Discordant News Framed as “Opinion”
News that challenges the political and economic status quo is frequently framed as “opinion” or “commentary” by corporate news media. For example, independent outlets such as The Nation, the Guardian and The Intercept have carefully chronicled the efforts of Canary Mission, a scandal-mongering website devoted to demonizing Israel’s critics, and its impact on free speech rights. Dating back to 2019, establishment coverage of Canary Mission and the organization’s McCarthyite tactics has been limited to an editorial in The New York Times by civil rights advocate Michelle Alexander. Similarly, reporting on how factory farming creates a perfect breeding ground for new diseases that can easily spread to humans was covered most thoroughly by small, independent investigative news outfits. Apart from a substantial report published by Vox, the only corporate coverage of note was an op-ed in the Los Angeles Times.

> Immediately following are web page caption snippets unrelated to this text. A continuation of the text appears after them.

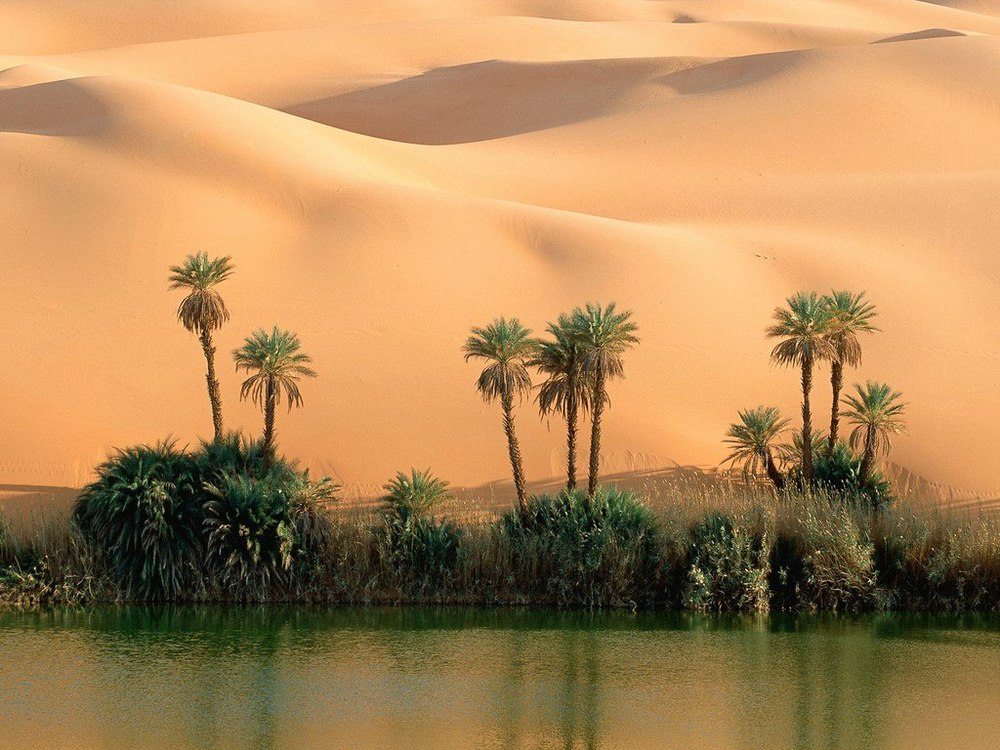 Sahara Desert Hiking Tour
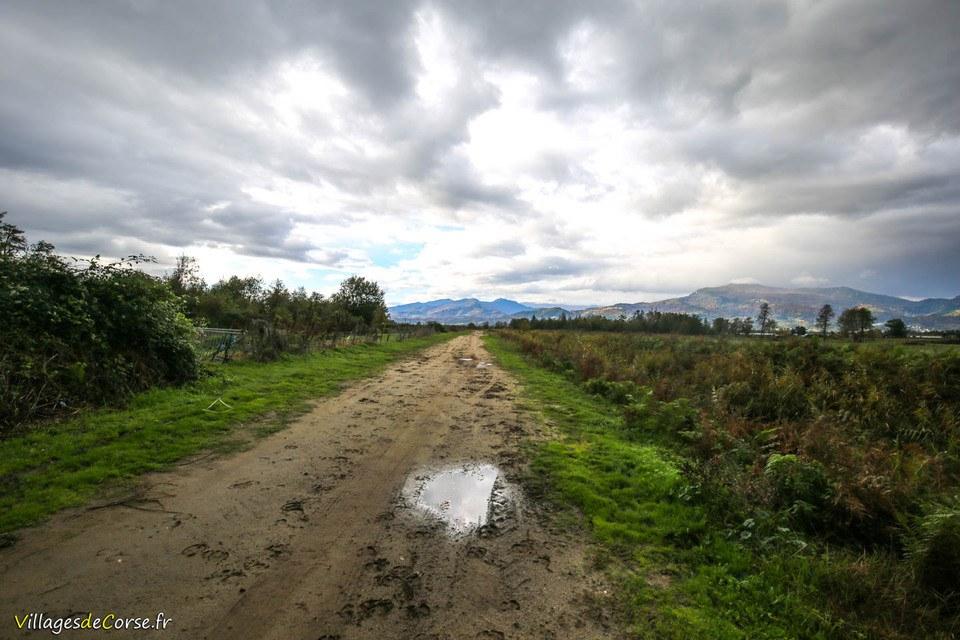 Sentier randonnee venzolasca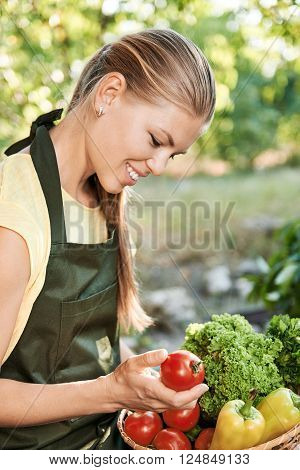 Happy woman cultivator checking picked vegetables in the basket. Young female looking at fresh tomatoes sitting in kitchen garden.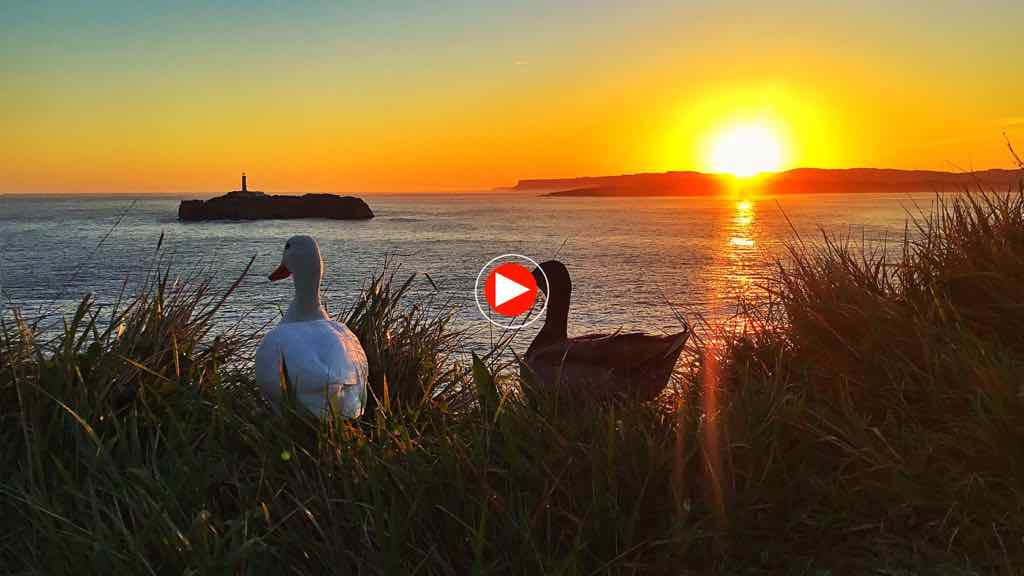 amanecer-patos-video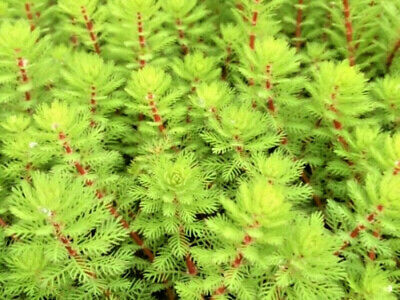 Red Stemmed Parrot Feather, Myriophyllum Brasiliensis, Aquatic plant pond indoor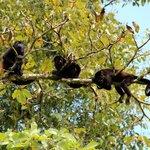 Howler Monkeys!!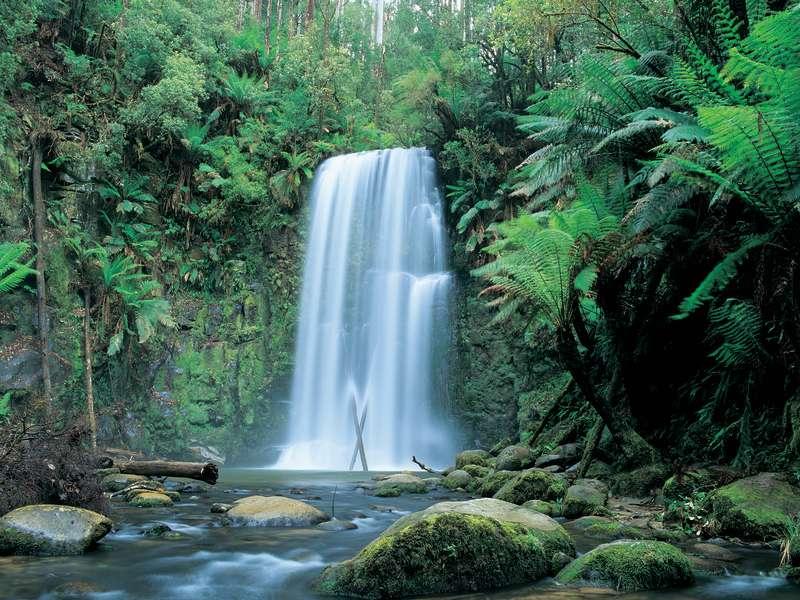Beauchamp Falls, Great Ocean Road, Victoria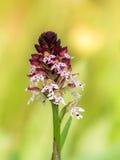 Rare Bavarian wild Orchid Stock Photos
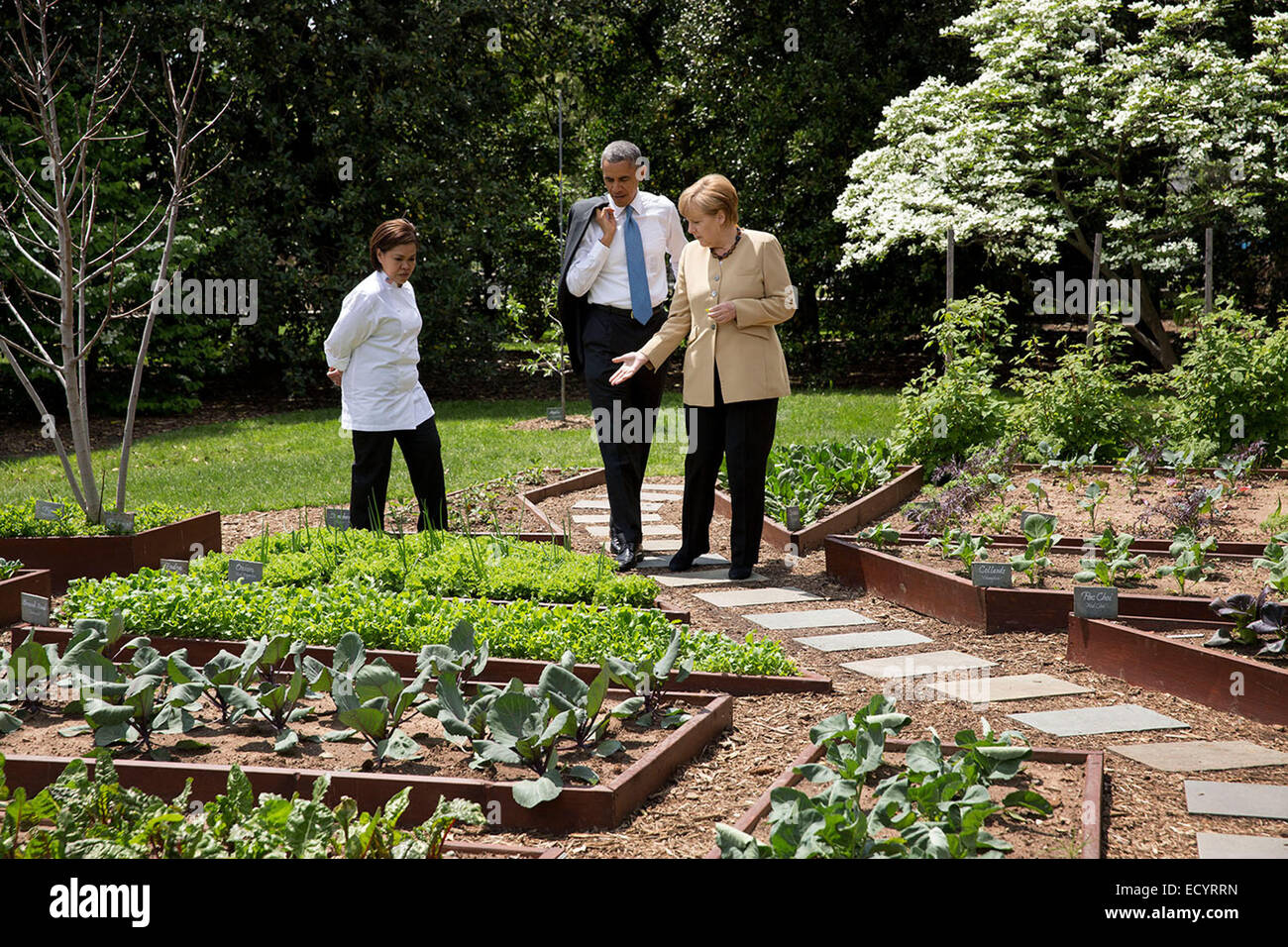 President Barack Obama and Chancellor Angela Merkel of Germany tour the White House Kitchen Garden on the South - Stock Image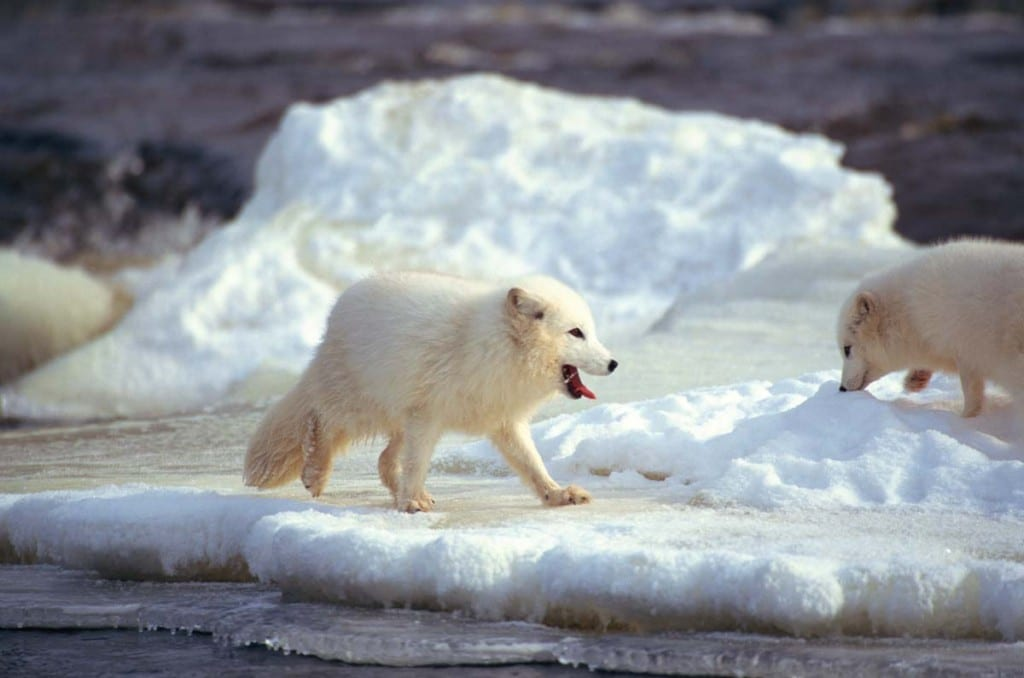 do-arctic-foxes-live-in-packs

Isolated Corporate Coverage
Project Censored’s 2020-2021 story list also includes several topics that were the subject of extensive and well-researched articles in a single major corporate newspaper or magazine but which never got picked up or investigated further by any other major news organization. For instance, Europe’s hunger for biomass fuel made from American forests was the subject of an excellent New York Times article, but no other corporate news outlet so much as ran an op-ed on the topic. The Atlantic reprinted an article from Hakai Magazine, an online journal based in Canada that focuses on ecological issues, about the dire consequences of the darkening of coastal waters, another story on Project’s 2020-2021 list, but no other corporate news outlet paid any attention to the topic whatsoever.
Finally, some of the stories among this year’s Top 25 have, in fact, been completely ignored by the corporate news media. The dangers and legal harassment facing journalists investigating global financial corruption, for instance, has received some attention from the corporate news media outside the United States, but virtually none at all domestically. YouTube’s wholesale demonetizing of progressive channels and video makers has been utterly overlooked by U.S. corporate media, even as they have run several stories about YouTube deplatforming right-wing pundits and politicians.
The Need for Independent Media
Corporate news media are guilty of both “sins of omission” (neglecting significant facts about important issues, failing to follow up on stories that challenge the status quo) and “sins of distortion” (framing news that contradicts conventional wisdom as “opinion,” failing to interpret clearly interrelated events, such as the recent spate of wildcat strikes, as part of an overarching trend). This record of establishment press failure — amply documented by 45 years of Project Censored’s annual story lists — underscores the vital necessity of independent news reporting. In counterpoint to the corporate media’s narrow definitions of who and what count as newsworthy, which often reinforce deep-rooted inequalities, independent news outlets bring to light newsworthy stories that simultaneously expose social injustices and highlight compounding gaps and biases in corporate news coverage.